**EXERCISE PROMPT**
Count the lines in the material below that contain the string "items", treating case as significant. Reply with the number alone.

** start of DATA PROVIDED **

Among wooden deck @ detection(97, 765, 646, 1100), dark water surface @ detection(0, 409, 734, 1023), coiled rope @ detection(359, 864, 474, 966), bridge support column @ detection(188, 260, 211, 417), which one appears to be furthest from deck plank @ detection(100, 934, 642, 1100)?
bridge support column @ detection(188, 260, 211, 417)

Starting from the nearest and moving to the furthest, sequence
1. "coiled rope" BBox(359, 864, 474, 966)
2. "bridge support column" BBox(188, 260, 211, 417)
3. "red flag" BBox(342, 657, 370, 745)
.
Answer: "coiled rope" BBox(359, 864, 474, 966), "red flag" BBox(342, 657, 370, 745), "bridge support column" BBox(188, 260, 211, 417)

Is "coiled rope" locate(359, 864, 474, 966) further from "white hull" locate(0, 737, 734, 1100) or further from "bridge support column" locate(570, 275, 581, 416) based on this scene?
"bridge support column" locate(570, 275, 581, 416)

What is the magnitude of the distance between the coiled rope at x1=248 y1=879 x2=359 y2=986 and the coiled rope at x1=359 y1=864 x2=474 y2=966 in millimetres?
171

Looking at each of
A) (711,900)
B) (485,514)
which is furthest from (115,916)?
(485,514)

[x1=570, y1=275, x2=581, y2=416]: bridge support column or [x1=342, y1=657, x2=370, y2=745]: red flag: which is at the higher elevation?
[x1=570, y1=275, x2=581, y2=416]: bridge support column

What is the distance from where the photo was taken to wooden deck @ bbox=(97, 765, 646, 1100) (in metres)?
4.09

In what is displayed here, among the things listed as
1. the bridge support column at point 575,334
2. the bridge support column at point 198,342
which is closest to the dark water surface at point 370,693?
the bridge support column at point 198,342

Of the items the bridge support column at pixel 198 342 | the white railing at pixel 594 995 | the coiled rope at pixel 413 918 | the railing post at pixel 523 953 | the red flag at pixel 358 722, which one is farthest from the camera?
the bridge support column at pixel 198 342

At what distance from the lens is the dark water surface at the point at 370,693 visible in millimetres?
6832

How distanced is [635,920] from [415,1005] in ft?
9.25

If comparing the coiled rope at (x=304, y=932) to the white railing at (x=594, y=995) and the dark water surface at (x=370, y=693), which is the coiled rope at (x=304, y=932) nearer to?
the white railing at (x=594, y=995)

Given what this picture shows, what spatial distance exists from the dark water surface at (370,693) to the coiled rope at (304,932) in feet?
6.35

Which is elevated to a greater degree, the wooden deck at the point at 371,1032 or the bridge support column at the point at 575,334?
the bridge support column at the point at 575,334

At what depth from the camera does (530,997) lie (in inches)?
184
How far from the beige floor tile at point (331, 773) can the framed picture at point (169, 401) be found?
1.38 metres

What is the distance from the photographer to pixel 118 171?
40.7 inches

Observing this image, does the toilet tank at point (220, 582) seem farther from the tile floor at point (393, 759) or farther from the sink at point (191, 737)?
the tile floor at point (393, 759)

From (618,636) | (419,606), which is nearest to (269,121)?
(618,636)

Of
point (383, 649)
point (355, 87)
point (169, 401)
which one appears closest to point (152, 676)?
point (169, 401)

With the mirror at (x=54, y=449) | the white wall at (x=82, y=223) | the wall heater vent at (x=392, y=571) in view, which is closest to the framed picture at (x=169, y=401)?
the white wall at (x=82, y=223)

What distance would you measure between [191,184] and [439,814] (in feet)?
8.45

** end of DATA PROVIDED **
** start of DATA PROVIDED **

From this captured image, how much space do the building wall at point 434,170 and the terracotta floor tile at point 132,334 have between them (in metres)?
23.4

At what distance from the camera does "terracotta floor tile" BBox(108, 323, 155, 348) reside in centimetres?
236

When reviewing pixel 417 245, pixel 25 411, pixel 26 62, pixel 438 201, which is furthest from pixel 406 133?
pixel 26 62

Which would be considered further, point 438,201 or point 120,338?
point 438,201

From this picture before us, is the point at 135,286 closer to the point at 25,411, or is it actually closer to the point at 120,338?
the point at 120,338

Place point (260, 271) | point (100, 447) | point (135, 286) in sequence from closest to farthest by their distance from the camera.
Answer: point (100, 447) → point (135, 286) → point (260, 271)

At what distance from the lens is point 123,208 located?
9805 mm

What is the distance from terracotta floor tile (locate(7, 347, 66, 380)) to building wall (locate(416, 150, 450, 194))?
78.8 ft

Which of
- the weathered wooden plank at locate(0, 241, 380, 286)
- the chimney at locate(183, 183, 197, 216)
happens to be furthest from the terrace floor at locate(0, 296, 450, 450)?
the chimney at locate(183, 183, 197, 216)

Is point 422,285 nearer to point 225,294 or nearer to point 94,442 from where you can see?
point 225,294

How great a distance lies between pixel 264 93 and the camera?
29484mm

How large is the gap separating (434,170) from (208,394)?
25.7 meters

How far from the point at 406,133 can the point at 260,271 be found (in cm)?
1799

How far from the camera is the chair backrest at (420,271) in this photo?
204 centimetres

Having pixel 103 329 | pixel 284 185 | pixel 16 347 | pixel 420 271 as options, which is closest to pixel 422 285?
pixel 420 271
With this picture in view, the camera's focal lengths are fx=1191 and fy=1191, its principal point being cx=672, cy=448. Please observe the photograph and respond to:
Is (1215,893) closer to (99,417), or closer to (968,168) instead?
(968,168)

** end of DATA PROVIDED **
** start of DATA PROVIDED **

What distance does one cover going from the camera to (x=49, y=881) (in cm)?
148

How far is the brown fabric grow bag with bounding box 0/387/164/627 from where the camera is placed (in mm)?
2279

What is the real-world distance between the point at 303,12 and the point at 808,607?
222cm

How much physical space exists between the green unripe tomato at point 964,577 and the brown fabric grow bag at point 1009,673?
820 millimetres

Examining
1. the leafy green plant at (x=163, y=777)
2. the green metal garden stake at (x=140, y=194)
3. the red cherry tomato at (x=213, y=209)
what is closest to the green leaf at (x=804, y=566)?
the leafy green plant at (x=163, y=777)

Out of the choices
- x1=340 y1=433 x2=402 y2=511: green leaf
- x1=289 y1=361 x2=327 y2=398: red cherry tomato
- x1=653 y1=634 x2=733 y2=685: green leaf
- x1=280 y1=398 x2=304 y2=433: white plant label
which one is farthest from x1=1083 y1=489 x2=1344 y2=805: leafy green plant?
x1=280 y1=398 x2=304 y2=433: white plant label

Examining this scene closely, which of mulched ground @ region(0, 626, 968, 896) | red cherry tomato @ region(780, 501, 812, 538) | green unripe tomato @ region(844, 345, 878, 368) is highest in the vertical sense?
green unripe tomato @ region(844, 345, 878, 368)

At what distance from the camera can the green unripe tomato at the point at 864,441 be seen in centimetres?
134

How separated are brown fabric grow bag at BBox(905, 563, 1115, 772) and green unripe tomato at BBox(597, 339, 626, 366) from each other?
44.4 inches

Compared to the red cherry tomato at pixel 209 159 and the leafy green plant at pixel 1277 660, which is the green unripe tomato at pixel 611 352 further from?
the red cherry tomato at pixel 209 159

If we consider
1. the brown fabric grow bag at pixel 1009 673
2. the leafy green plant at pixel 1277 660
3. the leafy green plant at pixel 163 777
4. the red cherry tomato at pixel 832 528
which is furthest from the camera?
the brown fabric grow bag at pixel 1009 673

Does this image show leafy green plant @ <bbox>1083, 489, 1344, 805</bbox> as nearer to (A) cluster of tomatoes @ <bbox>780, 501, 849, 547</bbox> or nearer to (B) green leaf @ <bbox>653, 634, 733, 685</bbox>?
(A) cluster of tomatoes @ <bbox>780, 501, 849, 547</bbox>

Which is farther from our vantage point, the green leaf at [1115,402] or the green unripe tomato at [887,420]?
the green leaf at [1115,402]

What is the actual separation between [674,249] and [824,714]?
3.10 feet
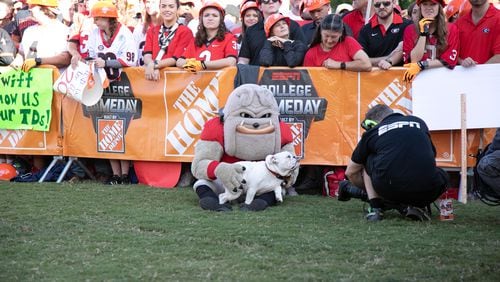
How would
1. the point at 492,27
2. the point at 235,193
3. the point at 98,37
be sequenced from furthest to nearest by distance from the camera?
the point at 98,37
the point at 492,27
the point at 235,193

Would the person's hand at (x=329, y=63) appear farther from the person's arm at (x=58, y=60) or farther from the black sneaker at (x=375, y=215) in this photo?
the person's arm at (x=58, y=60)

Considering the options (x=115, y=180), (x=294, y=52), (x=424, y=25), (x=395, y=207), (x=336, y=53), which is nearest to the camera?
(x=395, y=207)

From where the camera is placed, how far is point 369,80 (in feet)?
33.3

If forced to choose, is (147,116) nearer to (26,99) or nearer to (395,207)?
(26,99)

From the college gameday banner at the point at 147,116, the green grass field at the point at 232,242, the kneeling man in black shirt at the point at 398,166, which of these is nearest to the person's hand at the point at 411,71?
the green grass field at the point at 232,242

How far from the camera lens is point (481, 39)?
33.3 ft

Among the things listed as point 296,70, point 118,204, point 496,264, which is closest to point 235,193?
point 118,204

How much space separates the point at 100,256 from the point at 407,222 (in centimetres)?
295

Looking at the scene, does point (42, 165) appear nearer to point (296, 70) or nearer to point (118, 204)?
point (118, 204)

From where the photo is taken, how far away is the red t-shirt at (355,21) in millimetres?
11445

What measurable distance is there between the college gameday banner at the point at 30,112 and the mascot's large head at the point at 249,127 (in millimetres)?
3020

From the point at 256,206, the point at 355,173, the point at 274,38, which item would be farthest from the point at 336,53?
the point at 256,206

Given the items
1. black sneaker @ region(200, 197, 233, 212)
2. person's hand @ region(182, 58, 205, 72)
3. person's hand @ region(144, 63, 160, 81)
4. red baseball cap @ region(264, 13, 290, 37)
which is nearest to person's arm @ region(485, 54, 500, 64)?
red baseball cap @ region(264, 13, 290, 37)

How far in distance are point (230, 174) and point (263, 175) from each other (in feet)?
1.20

** end of DATA PROVIDED **

**EXPECTED ANSWER**
2